In this week's New Yorker, James Surowiecki has a great piece on health care. (How's this for a lede? "There are times when Americans' attitude toward health-care reform seems a bit like St. Augustine’s take on chastity: Give it to us, Lord, but not yet.") It examines the current debate through two concepts: the "endowment effect" (owning something makes you overvalue it) and the "status quo bias" (people tend to prefer the, well, status quo). If there's something vaguely Gladwellian about this, Surowiecki manages to be both original and non-strident---harder than it sounds when it comes to health care.

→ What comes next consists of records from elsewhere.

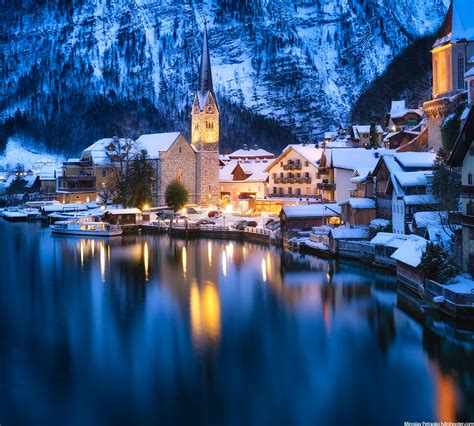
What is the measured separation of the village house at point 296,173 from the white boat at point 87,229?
48.4ft

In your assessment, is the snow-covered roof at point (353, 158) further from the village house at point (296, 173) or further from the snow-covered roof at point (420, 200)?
the snow-covered roof at point (420, 200)

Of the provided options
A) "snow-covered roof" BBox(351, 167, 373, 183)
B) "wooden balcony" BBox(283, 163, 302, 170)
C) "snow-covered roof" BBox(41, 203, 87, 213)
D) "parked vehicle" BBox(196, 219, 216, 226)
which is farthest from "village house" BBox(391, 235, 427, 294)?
"snow-covered roof" BBox(41, 203, 87, 213)

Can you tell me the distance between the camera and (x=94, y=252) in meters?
45.0

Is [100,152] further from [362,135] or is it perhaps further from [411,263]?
[411,263]

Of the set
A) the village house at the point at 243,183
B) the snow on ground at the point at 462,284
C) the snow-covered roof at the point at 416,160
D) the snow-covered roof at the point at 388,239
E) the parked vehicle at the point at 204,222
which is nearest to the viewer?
the snow on ground at the point at 462,284

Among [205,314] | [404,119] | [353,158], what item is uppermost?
[404,119]

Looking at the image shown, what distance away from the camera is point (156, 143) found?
237 feet

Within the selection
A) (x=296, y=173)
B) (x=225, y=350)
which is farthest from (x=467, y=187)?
(x=296, y=173)

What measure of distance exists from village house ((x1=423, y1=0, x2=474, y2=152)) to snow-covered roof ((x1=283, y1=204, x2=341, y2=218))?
7401mm

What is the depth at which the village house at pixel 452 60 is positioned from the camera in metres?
41.5

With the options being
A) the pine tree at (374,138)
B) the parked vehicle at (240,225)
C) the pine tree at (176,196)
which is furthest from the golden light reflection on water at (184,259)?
the pine tree at (374,138)

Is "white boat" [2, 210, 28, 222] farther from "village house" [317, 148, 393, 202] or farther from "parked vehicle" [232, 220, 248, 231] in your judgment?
"village house" [317, 148, 393, 202]

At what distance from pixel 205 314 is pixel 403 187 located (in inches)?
567

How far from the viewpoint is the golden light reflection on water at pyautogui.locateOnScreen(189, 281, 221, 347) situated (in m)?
23.2
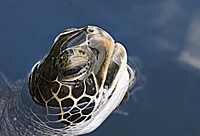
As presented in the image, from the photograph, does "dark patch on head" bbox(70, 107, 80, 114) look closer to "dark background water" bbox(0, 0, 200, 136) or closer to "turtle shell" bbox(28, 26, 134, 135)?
"turtle shell" bbox(28, 26, 134, 135)

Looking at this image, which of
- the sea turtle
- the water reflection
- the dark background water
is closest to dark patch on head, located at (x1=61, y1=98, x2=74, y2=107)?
the sea turtle

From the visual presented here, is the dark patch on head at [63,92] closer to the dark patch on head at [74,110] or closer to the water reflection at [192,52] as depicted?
the dark patch on head at [74,110]

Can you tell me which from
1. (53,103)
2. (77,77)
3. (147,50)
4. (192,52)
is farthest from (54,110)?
(192,52)

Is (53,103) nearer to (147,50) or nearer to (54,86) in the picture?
(54,86)

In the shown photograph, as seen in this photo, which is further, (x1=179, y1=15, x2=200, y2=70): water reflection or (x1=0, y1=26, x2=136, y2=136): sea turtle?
(x1=179, y1=15, x2=200, y2=70): water reflection

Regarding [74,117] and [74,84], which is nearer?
[74,84]

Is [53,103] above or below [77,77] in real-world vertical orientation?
below

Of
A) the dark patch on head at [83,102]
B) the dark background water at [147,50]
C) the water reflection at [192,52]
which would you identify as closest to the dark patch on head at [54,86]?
the dark patch on head at [83,102]

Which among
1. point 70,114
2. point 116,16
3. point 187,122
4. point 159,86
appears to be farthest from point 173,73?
point 70,114
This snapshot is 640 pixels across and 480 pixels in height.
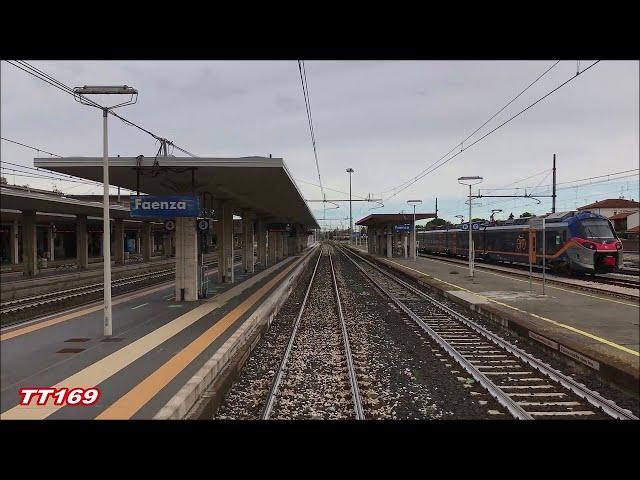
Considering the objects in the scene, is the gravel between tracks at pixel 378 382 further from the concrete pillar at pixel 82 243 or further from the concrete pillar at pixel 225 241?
the concrete pillar at pixel 82 243

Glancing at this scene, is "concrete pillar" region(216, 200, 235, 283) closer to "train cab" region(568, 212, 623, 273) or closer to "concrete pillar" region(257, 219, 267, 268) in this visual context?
"concrete pillar" region(257, 219, 267, 268)

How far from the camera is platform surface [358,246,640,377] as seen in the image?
23.6ft

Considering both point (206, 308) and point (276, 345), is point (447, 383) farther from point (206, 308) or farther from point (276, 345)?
point (206, 308)

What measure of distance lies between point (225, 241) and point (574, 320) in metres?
15.9

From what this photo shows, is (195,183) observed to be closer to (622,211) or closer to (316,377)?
(316,377)

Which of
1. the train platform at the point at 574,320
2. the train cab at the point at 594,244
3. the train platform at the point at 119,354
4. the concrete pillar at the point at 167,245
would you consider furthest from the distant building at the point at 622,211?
the concrete pillar at the point at 167,245

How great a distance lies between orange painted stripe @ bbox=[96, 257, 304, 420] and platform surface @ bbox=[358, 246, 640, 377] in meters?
6.44

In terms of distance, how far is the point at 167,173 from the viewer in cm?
1327

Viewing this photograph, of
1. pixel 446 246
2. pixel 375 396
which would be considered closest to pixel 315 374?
pixel 375 396

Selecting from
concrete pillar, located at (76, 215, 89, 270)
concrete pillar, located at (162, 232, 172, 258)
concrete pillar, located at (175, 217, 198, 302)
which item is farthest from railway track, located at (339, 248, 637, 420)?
concrete pillar, located at (162, 232, 172, 258)

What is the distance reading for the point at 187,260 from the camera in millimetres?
14977

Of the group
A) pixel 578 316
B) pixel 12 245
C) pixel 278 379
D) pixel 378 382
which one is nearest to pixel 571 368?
pixel 578 316

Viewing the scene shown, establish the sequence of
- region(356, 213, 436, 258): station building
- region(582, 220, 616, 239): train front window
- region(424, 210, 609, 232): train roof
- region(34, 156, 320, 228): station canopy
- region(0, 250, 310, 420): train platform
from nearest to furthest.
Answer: region(0, 250, 310, 420): train platform, region(34, 156, 320, 228): station canopy, region(582, 220, 616, 239): train front window, region(424, 210, 609, 232): train roof, region(356, 213, 436, 258): station building
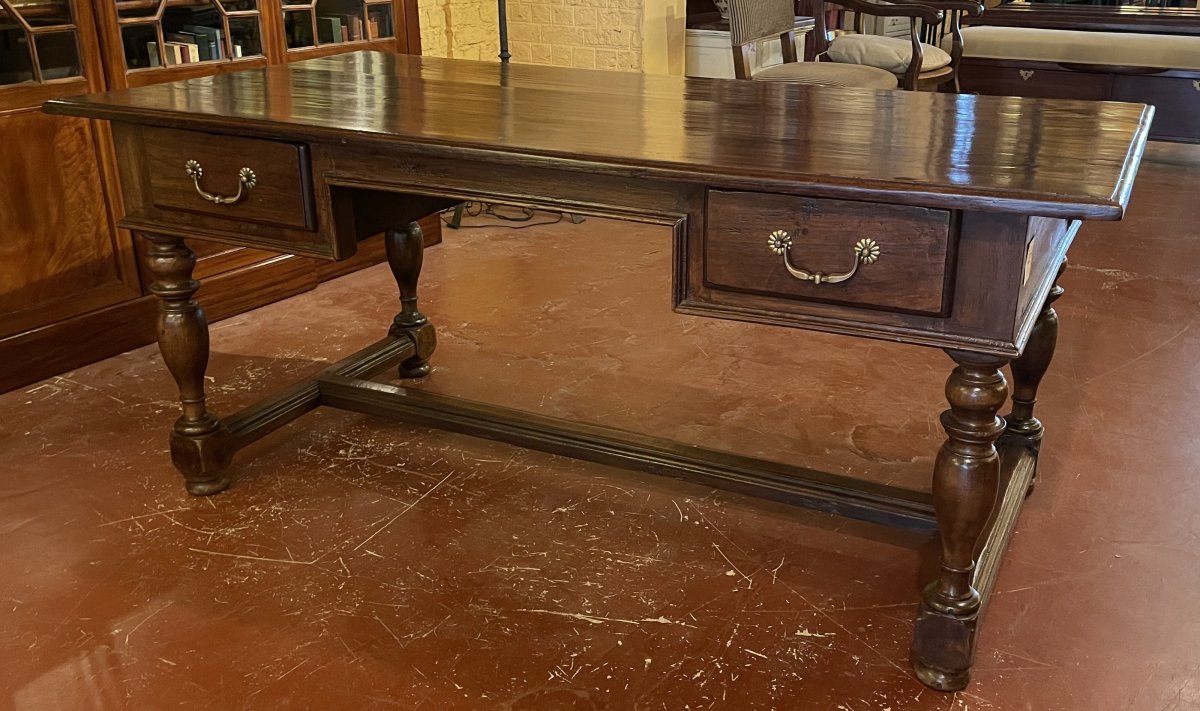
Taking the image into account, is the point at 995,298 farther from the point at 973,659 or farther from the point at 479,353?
the point at 479,353

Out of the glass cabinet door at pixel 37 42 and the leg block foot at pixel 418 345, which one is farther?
the leg block foot at pixel 418 345

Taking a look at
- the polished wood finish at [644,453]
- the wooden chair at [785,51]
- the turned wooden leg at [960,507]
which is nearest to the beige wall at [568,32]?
the wooden chair at [785,51]

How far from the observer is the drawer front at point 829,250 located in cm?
145

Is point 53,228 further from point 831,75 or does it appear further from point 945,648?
point 831,75

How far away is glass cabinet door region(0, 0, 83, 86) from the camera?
8.65 feet

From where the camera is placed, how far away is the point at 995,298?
1433 mm

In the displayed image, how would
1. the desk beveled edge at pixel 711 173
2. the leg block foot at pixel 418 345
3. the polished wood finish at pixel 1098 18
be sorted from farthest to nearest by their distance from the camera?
the polished wood finish at pixel 1098 18, the leg block foot at pixel 418 345, the desk beveled edge at pixel 711 173

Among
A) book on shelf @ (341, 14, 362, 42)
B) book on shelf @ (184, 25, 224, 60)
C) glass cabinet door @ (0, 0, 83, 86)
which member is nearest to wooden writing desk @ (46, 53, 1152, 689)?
glass cabinet door @ (0, 0, 83, 86)

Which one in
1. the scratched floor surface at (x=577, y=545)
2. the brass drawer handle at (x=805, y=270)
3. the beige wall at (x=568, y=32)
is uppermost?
the beige wall at (x=568, y=32)

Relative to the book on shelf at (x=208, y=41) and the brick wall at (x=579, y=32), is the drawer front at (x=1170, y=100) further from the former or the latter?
the book on shelf at (x=208, y=41)

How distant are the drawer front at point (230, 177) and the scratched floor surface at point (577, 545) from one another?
614 mm

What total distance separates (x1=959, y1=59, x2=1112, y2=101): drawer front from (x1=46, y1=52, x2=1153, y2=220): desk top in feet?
11.3

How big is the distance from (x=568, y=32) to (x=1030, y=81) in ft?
7.50

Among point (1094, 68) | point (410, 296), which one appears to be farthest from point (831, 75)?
point (410, 296)
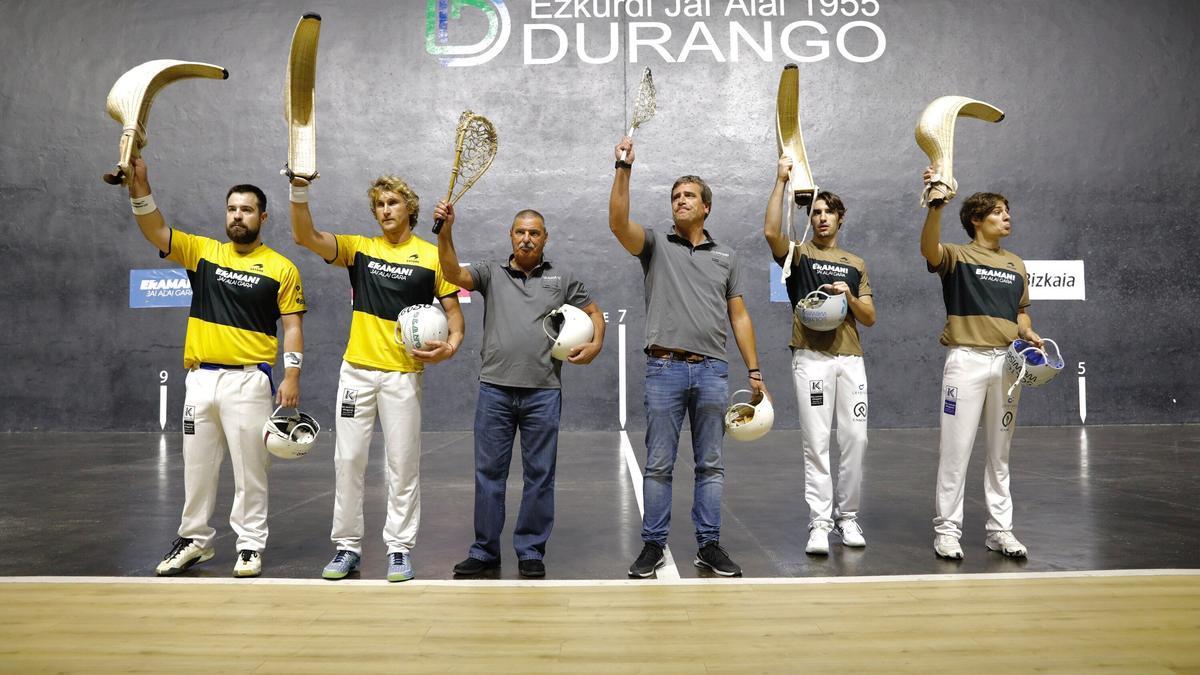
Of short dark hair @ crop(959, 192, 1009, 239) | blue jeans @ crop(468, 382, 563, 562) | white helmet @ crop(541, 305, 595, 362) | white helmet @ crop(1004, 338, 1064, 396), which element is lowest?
blue jeans @ crop(468, 382, 563, 562)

But I was struck less by Surowiecki's content than by his form. A couple of weeks ago, I wrote a story for Splice Today on the New Yorker's fabled fact-checking department and its stubborn refusal to link to sources. My main piece of evidence was Nicholson Baker's story on the Kindle, which mentions a YouTube video but by the wrong name---a mistake easily avoided if his editors had only linked to the video in their online edition.
This is what makes Surowiecki's column so interesting: it has links, lots of links, 15 in all, mostly to the political polls and broader scientific studies on which Surowiecki builds his argument. I can't remember another New Yorker story doing this. I looked through Surowiecki's archive, and, while he regularly cites statistics and other linkable data, this is his first "Financial Page" column to include links. (As opposed to his blog, which links regularly.)
It would be preposterous for Splice to take any credit for this shift. (And it's a minor shift, anyway: the issue's non-Surowiecki stories don't link.) Still, if we bash the New Yorker's staff when they blow it, we should praise them when they get it right---even if they never emailed back.